Document extract
- - -

Inverse function of $f(x)=e^x+x-1$.

Question

Please find the inverse function of $f(x)=e^x+x-1$. I want to integrate the inverse functions of this but I am not able to find out any possible way to do so.

Answer 1

You can solve $y = e^x + x - 1$ for $x$ with the Lambert W function, as you suspected: \begin{align*} y = e^x + x - 1 &\implies y -x + 1 = e^x \\ &\implies (y - x + 1)e^{-x} = 1 \\ &\implies (y - x + 1)e^{y - x + 1} = e^{y + 1} \\ &\implies y - x + 1 = W(e^{y + 1}) \\ &\implies x = y + 1 - W(e^{y + 1}). \end{align*}

Answer 2

Don't forget there is a formula for integrating inverse functions! Depending on what you want the bounds of integration to be, you might not need to invert the function at all.

- - -

Material provided
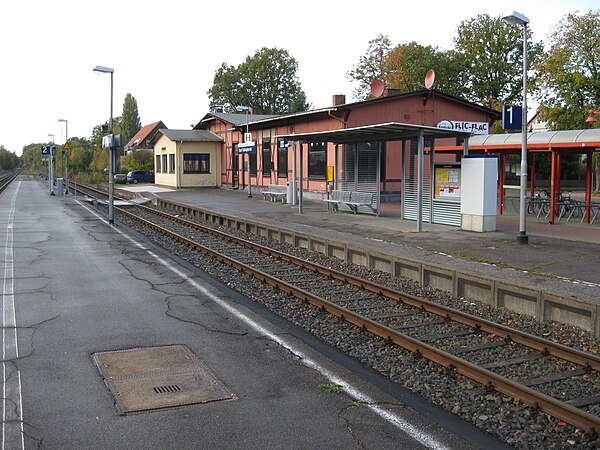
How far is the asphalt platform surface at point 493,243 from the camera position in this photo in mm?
10477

- - -

Exercise directions
Can you set down the entire inverse-function thread from above, word for word and unchanged?

Exercise result
Inverse function of $f(x)=e^x+x-1$.

Question

Please find the inverse function of $f(x)=e^x+x-1$. I want to integrate the inverse functions of this but I am not able to find out any possible way to do so.

Answer 1

You can solve $y = e^x + x - 1$ for $x$ with the Lambert W function, as you suspected: \begin{align*} y = e^x + x - 1 &\implies y -x + 1 = e^x \\ &\implies (y - x + 1)e^{-x} = 1 \\ &\implies (y - x + 1)e^{y - x + 1} = e^{y + 1} \\ &\implies y - x + 1 = W(e^{y + 1}) \\ &\implies x = y + 1 - W(e^{y + 1}). \end{align*}

Answer 2

Don't forget there is a formula for integrating inverse functions! Depending on what you want the bounds of integration to be, you might not need to invert the function at all.